Peggy: Shannon ran to the front window and propped her paws up on the sill, barking like crazy as she watched Ted’s tractor go down the drive. She wanted so much to be with him. That dog really loved Ted. “Come over here and get your treat, girl. You earned it.”
Ted: When I reached the end of our drive I noticed the large pile of tree cuttings I’d stacked the day before. There’s still a bit of dew , I thought. Too wet for mowing right now. I decided to take a detour and haul the branches to the gully where we dumped trash, about a quarter mile behind our house.
I stopped the tractor and climbed down. The tractor had a large saw-tooth loader attachment on the front end. I filled the loader with the tree cuttings and headed for the gully. It was about 10 feet deep, in a heavily wooded area, not visible until you got close to the barbed-wire fence that surrounded it.
I stopped the tractor some distance away and put it in park.
The tractor’s engine chugged as I unloaded the cuttings and threw them over the fence into the gully. Finally finished, I turned to walk back to the tractor. What I saw froze me in my tracks. The tractor slipped out of gear and headed straight for me. All four tons of it!
The teeth of the loader speared my right foot and leg. I flopped to the ground like a rag doll, screaming with pain. The loader had me in its grip!
Peggy: I finished my errands, and then dropped in to chat with a neighbor for a while. “Ted’ll be home soon,” I said finally. “I better go get lunch ready.”
Ted: My screams were drowned out by the roar of the tractor. It smashed through the fence. I was slammed onto my back. The tractor loomed above me. My head lay inches beneath a front tire. The loader’s teeth dug into the gully’s edge. My right leg slanted up into it.

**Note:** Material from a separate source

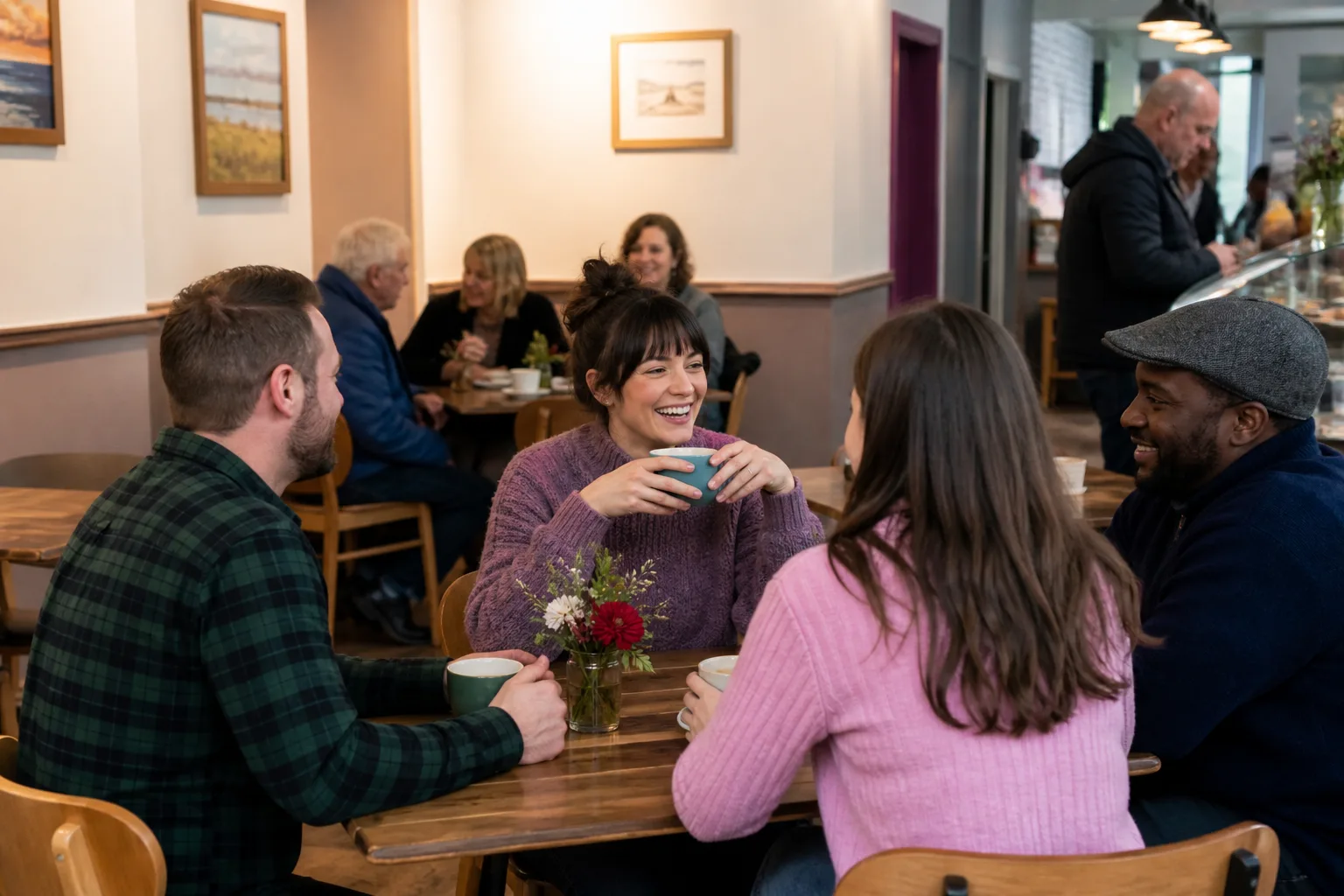 Adults chatting during a sociable group walk in Lanarkshire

The tractor’s rear wheels were trapped in the fence on the opposite edge of the gully. I shuddered with the thought of its wheels breaking free. I’d be crushed.
My body inched down farther into the gully. My leg could be ripped from me! I grabbed a tree limb and shoved it under my left side. That stopped me from slipping. Encouraged, I reached for a smaller branch. If I could dig out a notch for my left heel, I’d steady myself.

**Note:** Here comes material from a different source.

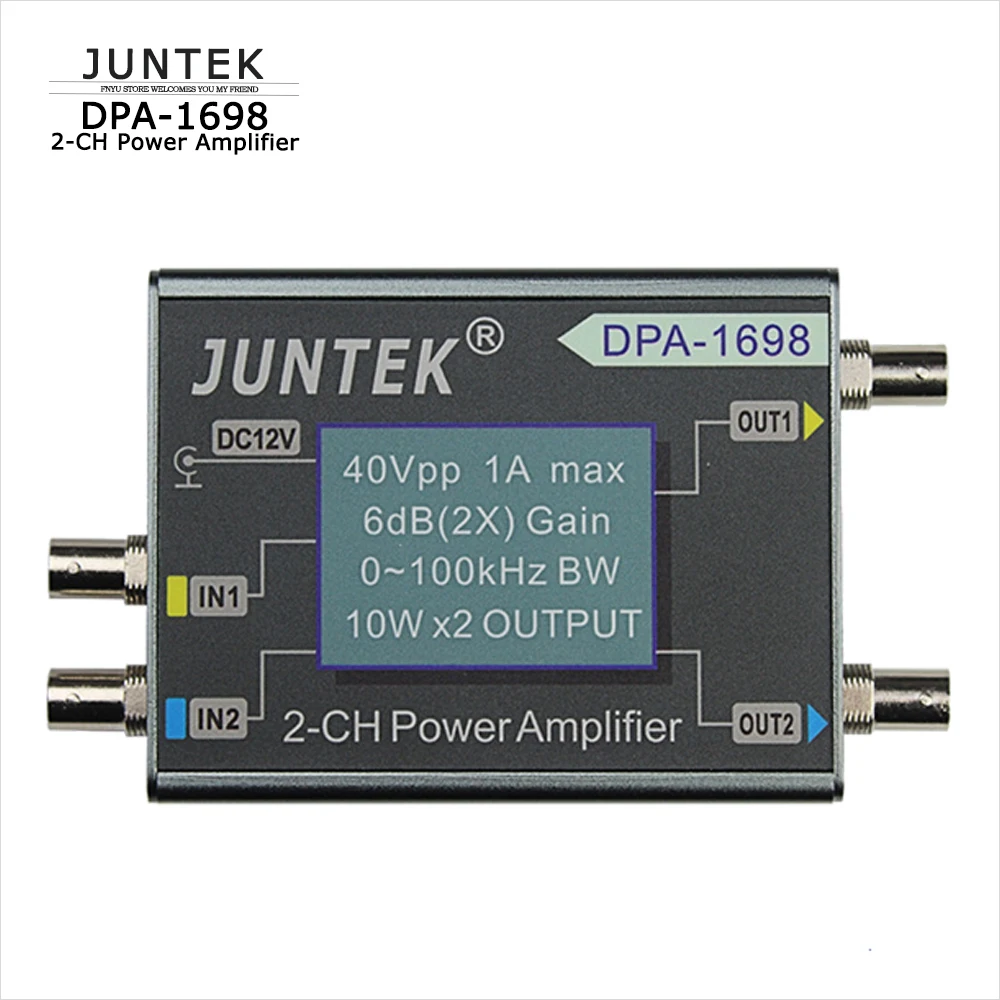 2-канальный усилитель мощности JUNTEK DPA-1698 40 в генератор сигналов высокой мощности DC DDS двухканальный усилитель мощности
2-канальный усилитель мощности JUNTEK DPA-1698 40 в генератор сигналов высокой мощности DC DDS двухканальный усилитель мощности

I unsnapped the sheath on my belt, pulled out the knife and started to dig. It did nothing but drain my strength. The tractor droned on, the noise filling my ears. I looked down. The ground was turning red. My blood was soaking into the earth.
No one knew where to find me. Peggy would worry when I didn’t show up for lunch. But she’d look in the south pasture where I’d said I’d be.
Peggy: The second I walked into our house, Shannon ran to me, whining. She had torn up the linoleum in the mud room and clawed marks in the door. “Shannon!” I said. She was usually a quiet dog. A good dog. What had gotten into her? She ran back and forth from me to the back door.
“Okay, okay!” I said. “We’ll go out.”
Ted: I fumbled into my watch pocket, and my fingers brushed the small cross on top of the rosary. “God,” I whispered, “I need you. No one knows where I am but you.”
I thought of the many times in my life when I’d felt God’s presence. Kneeling at the altar in church, or beside a newborn calf in the barn. I thought of the years of sunsets I’d been bathed in, heading home on my tractor.
Home! Maybe Peggy would come home early. She’d let the dog out. “Shannon!” I yelled. “Come here, girl!” I whistled for her. Was there even a chance she would hear me over the tractor’s engine? I yelled and whistled, resting between each effort. Peggy, are you home? “Shannon, come on, girl!”
Peggy: I fastened Shannon’s leash and stepped outside. She hardly let me close the door before pulling me down the steps and into the pasture behind our house. “Not so fast!” I cried. But she kept pulling me on. Hard. I stumbled and fell, and she kept pulling.